Wie schafft man es als Deutsche/r ins Silicon Valley? Ich habe drei Frauen und drei Männer gefunden, die sich 2015 einen Job in Kalifornien geangelt haben. Als Ingenieur bei Tesla, als Designer bei der Google-Firma Nest, als Lehrerin an der German International School of Silicon Valley, als Software-Entwickler bei Facebook, als Produktmanagerin bei SAP und als Auslandsrepräsentantin einer deutschen Uni. Was die sechs eint, ist der Mut zum Risiko und die Bereitschaft, auf eine fest vorgebene Karriere in Deutschland zu verzichten. Bei fast allen hat das Abenteuer Silicon Valley mit einem Praktikum angefangen.
Fred, der Web-Design-Student aus Hamburg, ist das Abenteuer Silicon Valley ganz strategisch angegangen - und vor allem nicht allein: “Ich habe mich mit meinem Freund Carsten im Team beworben. Wir wollten beide hierher. Also haben wir eine Liste gemacht mit 60 Adressen, von Google, Apple bis zu den kleinen Startups. Und wir haben uns nicht wie üblich mit unserem Lebenslauf beworben, sondern mit einer eigens gebauten interaktiven Website.“
Auf der Seite stellen sich die beiden Web-Designer vor (Vegetariar vs. Meat-Lover), präsentieren ihr Portfolio und sagen, was sie suchen: Ein Praktikum von März bis September und ein bisschen Hilfe bei der Visa-Beschaffung. Kurz: „Wir wollen den Sommer unseres Lebens erleben.“
Sie kriegen nur eine Antwort, aber die kommt schnell: Schon einen Tag später meldet sich NEST, eine Firma, die intelligente Thermostate, smarte Rauchmelder und Wifi-Sicherheitskameras baut. Das Vorstellungsgespräch findet per Skype statt. Fred: “Wir waren furchtbar aufgeregt, denn das Silicon Valley war eigentlich unerreichbar für uns.” Direkt neben dem Skype-Rechner haben sie ein Laptop stehen, auf dem ein Übersetzungsprogramm geöffnet ist. Falls sie während des Interviews schnell ein englisches Wort nachschlagen müssen.

Bildbasierte Fragen zur räumlichen Anordnung:
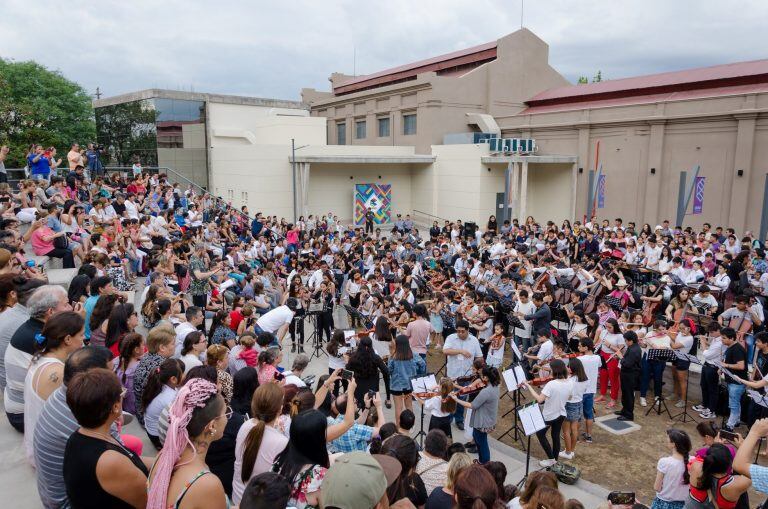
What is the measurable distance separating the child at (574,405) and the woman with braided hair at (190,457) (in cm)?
606

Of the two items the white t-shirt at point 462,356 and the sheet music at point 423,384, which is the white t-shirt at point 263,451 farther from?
the white t-shirt at point 462,356

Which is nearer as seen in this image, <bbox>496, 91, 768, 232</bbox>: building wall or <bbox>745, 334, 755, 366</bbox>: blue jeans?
<bbox>745, 334, 755, 366</bbox>: blue jeans

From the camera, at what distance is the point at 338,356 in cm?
870

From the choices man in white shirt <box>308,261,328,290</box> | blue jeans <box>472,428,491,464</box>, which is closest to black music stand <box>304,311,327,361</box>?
man in white shirt <box>308,261,328,290</box>

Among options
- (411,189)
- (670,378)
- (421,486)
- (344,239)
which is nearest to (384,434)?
(421,486)

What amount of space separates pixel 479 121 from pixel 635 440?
2677 cm

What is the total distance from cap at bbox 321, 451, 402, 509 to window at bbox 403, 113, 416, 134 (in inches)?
1289

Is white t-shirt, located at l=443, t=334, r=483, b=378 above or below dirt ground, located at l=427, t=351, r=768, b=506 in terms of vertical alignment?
above

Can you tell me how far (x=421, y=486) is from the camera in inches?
179

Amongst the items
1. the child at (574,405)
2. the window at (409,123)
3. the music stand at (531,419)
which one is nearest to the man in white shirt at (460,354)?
the child at (574,405)

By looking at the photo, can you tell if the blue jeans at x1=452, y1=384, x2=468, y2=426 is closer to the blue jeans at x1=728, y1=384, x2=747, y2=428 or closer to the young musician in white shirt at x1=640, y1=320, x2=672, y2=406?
the young musician in white shirt at x1=640, y1=320, x2=672, y2=406

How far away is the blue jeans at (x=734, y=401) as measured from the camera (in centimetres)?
868

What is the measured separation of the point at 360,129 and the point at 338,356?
33.3m

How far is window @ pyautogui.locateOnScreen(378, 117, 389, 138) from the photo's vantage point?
1447 inches
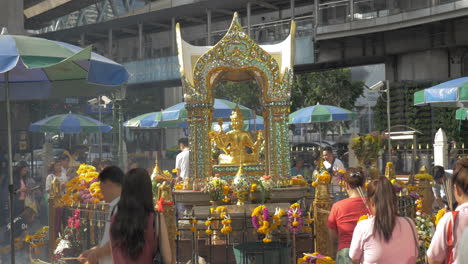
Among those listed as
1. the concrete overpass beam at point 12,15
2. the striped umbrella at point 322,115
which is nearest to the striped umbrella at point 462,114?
the striped umbrella at point 322,115

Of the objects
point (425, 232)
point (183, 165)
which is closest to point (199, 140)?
point (183, 165)

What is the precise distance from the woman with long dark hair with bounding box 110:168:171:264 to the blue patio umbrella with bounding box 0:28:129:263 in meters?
2.54

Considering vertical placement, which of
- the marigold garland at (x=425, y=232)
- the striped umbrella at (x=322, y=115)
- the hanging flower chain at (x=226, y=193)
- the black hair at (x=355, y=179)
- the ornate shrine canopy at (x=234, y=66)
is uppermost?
the ornate shrine canopy at (x=234, y=66)

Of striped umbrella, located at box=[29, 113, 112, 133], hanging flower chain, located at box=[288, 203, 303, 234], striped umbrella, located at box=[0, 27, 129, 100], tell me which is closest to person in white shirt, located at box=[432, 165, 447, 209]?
hanging flower chain, located at box=[288, 203, 303, 234]

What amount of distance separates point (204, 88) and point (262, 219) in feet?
15.9

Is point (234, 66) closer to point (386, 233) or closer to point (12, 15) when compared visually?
point (386, 233)

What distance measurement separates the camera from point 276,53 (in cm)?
1334

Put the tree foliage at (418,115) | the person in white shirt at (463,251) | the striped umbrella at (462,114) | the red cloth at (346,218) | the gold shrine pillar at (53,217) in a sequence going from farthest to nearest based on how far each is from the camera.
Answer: the tree foliage at (418,115) → the striped umbrella at (462,114) → the gold shrine pillar at (53,217) → the red cloth at (346,218) → the person in white shirt at (463,251)

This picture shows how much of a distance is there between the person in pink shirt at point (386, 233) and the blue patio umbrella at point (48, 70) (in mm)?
3572

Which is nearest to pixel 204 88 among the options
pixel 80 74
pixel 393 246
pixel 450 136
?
pixel 80 74

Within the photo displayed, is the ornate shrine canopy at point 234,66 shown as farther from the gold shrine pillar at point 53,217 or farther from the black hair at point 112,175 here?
the black hair at point 112,175

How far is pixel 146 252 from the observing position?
187 inches

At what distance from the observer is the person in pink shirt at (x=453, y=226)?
468 centimetres

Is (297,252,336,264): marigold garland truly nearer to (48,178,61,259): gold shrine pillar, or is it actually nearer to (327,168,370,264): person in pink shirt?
(327,168,370,264): person in pink shirt
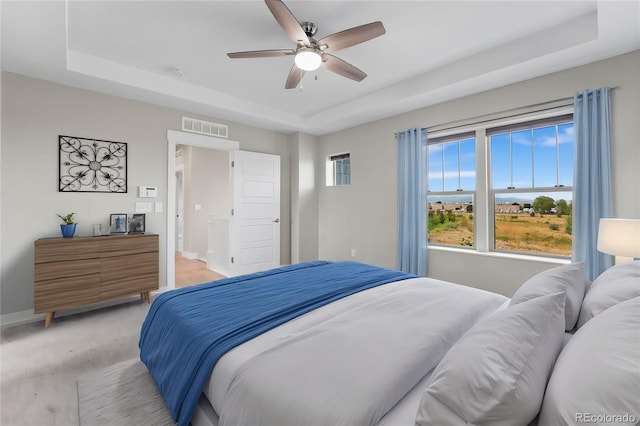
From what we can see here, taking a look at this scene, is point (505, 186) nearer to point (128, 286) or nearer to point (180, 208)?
point (128, 286)

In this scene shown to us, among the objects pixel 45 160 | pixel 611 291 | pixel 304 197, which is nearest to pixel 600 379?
pixel 611 291

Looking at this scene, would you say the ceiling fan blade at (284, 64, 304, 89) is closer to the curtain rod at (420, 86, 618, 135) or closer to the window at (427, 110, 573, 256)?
the curtain rod at (420, 86, 618, 135)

▶ AUFGABEN
a) Welche Firma antwortete laut dem Text über Deutsche im Silicon Valley auf die Bewerbung von Fred und Carsten, und wie schnell kam die Antwort?
b) Führe den Text über Deutsche im Silicon Valley im Anschluss an seinen letzten Satz weiter.

▶ LÖSUNGEN
a) Die Firma NEST meldete sich schon einen Tag später.

b)
Das Gespräch läuft gut, man bietet den beiden Jungs aus Hamburg sofort ein gut bezahltes 6-Monate-Praktikum im Marketing-Team an. Und so beginnt das Silicon Valley-Abenteuer für zwei deutsche Design-Studenten im Sommer 2014. Sie teilen sich eine Wohnung für 3000 Dollar Miete und entdecken am Wochenende Kalifornien.
Schon nach zwei Wochen bittet der Kreativ-Chef den Praktikanten Fred: “Bleib.” Aber der 27jährige will erst seinen Master in Gestaltung/Digital Media zu Ende machen - und zurück zu seiner Freundin nach Deutschland.
Doch Nest, das inzwischen von Google gekauft wurde, lässt nicht locker. Ein festes Angebot samt 6-Jahres-Visum gibt schließlich den Ausschlag - seit September 2015 ist Fred nun fest in Palo Alto, mit dem deutschen Master-Abschluss in der Tasche und seine Freundin hat er diesmal mitgebracht. Auch sein Freund Carsten hat einen Vertrag bei Google unterschrieben.
Aus dem Sommer ihres Lebens wurde ein unbefristeter Job in der Bucht von San Francisco. "Ich bin nicht hier, weil immer die Sonne scheint, sondern weil ich hier Sachen lerne, die ich in Deutschland nicht lernen würde." Fred kann der Firma beim Wachsen quasi zuschauen: "Während meines Praktikums waren das hier 300 Leute, jetzt sind wir schon 1200." Er mag die andere Arbeitskultur und wie schnell er Verantwortung übertragen bekam. Was nervt? "Die vielen Meetings." Wichtigste Erkenntnis: "Wir hatten so viel Respekt vor dem Silicon Valley, aber wenn man hier ist, stellt man schnell fest, dass man durchaus mithalten kann."
Ob er für immer bleiben will? “Das glaub ich nicht.”, sagt Fred. “Aber ich bleibe genau so lange, wie es mir hier gefällt.” Und wenn er eines Tages zurück nach Deutschland geht, dann, um dort etwas Neues zu gründen und all das einzubringen, was er in Kalifornien gelernt hat.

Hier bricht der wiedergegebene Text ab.